Blake Griffin wasn't the primary option against the Blazers -- he was the only option. Griffin's scoring and dirty work around the rim kept the Clippers afloat in a game they had no business of being in considering how muddled their offense looked. Griffin's getting back to punishing teams inside, and the consistency in his numbers has followed.
It's hard to explain how bad Chris Paul's first three quarters were. He was scoreless, had more turnovers than assists, and clearly wasn't himself. However, once the Clippers pulled back within striking distance, the switch flipped. In the final period Paul lit Portland up for all 13 of his points, including a dagger pull-up jumper that essentially iced the game.
The stats don't tell the full story. The Clippers looked dead in the water in the third period, but DeAndre Jordan took over the game defensively in a way few players can by blocking or altering every shot attempt. Jordan almost single-handedly shut down the Blazers' offense in the second half. Paul may have won the game, but Jordan saved it first.

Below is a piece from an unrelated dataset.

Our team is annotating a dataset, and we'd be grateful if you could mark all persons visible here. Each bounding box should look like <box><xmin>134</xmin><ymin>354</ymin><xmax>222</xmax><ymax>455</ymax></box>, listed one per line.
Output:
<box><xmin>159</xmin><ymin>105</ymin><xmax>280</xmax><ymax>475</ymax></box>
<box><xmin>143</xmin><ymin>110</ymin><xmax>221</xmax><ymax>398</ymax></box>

Give the Clippers credit. Where most teams on the road would have folded up after the way they shot the ball in the first three periods, the Clippers decided to work harder on the defensive end to scrape back in the game. This game was definitely ugly, but it was nice to see the Clippers win with defense for a change.
In the battle of Rip City and Lob City, the Clippers were ripped more than they lobbed. The Blazers defense was formidable, but offensively they had nowhere to go without the services of their usual safety valve, LaMarcus Aldridge. Up by 18 at one point, Portland should have finished Paul and the Clippers while it had the chance.